This dish is my homage to my first real taste of Japanese food—with a little something different added. My first meal when I arrived in Japan to study, after my host family picked me up, was at a soba-ya (noodle restaurant), but a little fancier than what you might imagine a ramen house to be. They brought out these giant boats full of cold soaked noodles and ponzu sauce with freshly grated horseradish and all this tempura. It was the biggest thing I had ever seen. The naru (cold) soba was so good, it is, to this day, one of my favorite things to eat in the whole world, even in the winter. The chili vinaigrette is also one of my favorite condiments and salad dressings. It’s really more Chinese and Korean than Japanese, but I love the depth of flavors in it, so I thought it would be a really great combination with the noodles.
To make the chili vinaigrette, whisk together the sesame oil, bean sauce, vinegar, sugar, and salt in a small bowl until blended. Makes about 1 cup. (
Bring 4 quarts of salted water to a boil in a large pot. Fill a large stainless steel bowl with ice water.

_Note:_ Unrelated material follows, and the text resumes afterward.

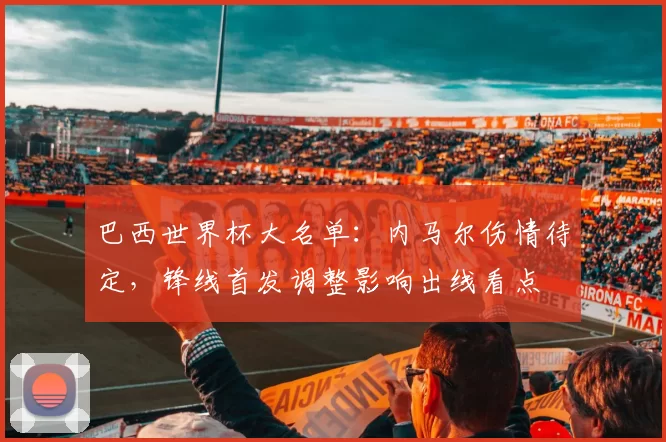 巴西世界杯大名单：内马尔伤情待定，锋线首发调整影响出线看点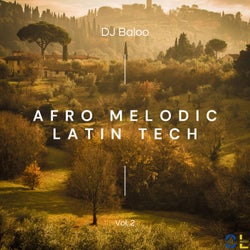 Afro Melodic Latin Tech, Vol. 2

Once the water has come to a boil, add the noodles and cook until al dente, about 4 minutes. Using a spider (or drain in a colander), transfer the noodles from the boiling water to the ice water and let sit until completely cool. (
Place the noodles in a large mixing bowl and toss with 1/2 to 1 cup of the chili vinaigrette, depending on how you are serving. If serving simply, use less dressing as it is quite spicy. Serve in individual bowls topped with scallions and peanuts if desired.